ENTSOG TYNDP 2017 - Annex F - Methodology

LNG infrastructure is defined by the regasification capacity along the average year and during high demand situations. The LNG tank volumes have characteristics; a flexibility factor defines the share of the tank volume that can be expected to be available during high demand situations. This flexibility has been defined by GLE. In addition to the working gas volumes and the withdrawal and injection capacities, withdrawal and injection curves for storages are taken into account. These curves define the abilities of storages to withdraw or inject gas depending on the fill level. The curves for the TYNDP 2017 have been defined in cooperation with GIE.

2.2.6 Flow constraints

TYNDP 2017 takes into account minimum flow requirements from the Netherlands to Germany and Belgium and from Belgium to France until 2025 in all scenarios. These minimum flow requirements represent physical requirements from the L-gas areas.
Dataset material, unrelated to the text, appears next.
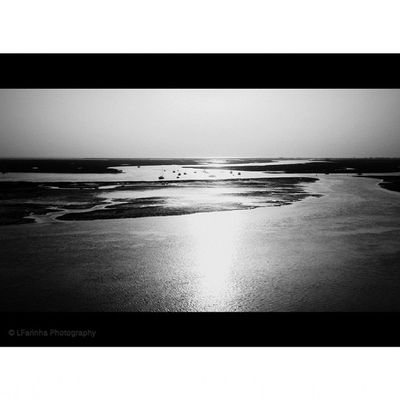 The view over the Ria Formosa - http://www.facebook.com/LFarinhaPhotography Rsa_nature_leaves RiaFormosa Faro Infaro naturelovers landscapes nature nature_perfection sunset algarve ig_portugal_ ig_algarve_ iggersportugal portugal_de_sonho Portugal algarve p3top p3 desculpashamuitas ig_europe ig_worldclub icu_portugal water_perfection view gallery_of_bw instalike instagood instaphoto LFarinhaPhotography photography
In addition to this minimum imports from Turkey to Greece are considered until 2020 1) .

2.2.7 Route Disruption

As in previous TYNDP, the methodology considers major supply stresses against which the European gas system is assessed. Depending on the source one or two potential complete disruption events have been defined:

\\ Russian transit through Ukraine \\ Russian transit through Belarus

\\ Langeled pipeline between Norway and UK \\ Franpipe pipeline between Norway and France \\ Transmed pipeline between Algeria and Italy \\ MEG pipeline between Algeria and Spain (including supply to Portugal)

\\ TANAP pipeline between Azerbaijan and Greece \\ “Greenstream” pipeline between Libya and Italy

No specific disruption event is considered for LNG given the global dimension of the market preventing large scale effect of a political or technical disruption along the gas chain. A disruption case is represented in the ESW-CBA by the reduction of the available capacity of the existing infrastructure.

2.2.8 General and technical

The general and technical information covers the price information for gas depend- ing on the year and scenario as well as project-specific data like the capacity incre- ment, the expected commissioning date, the FID status, the advanced status and the PCI status according to the 2015 selection. This information was submitted by the project promoters during the project data collection and is used to aggregate the different infrastructure levels based on the individual projects. The Value of Lost Load (VoLL) quantifies the monetary impact of a disruption in the modelling. A standardised approach with a value of 600 EUR/MWh is used in the TYNDP 2017.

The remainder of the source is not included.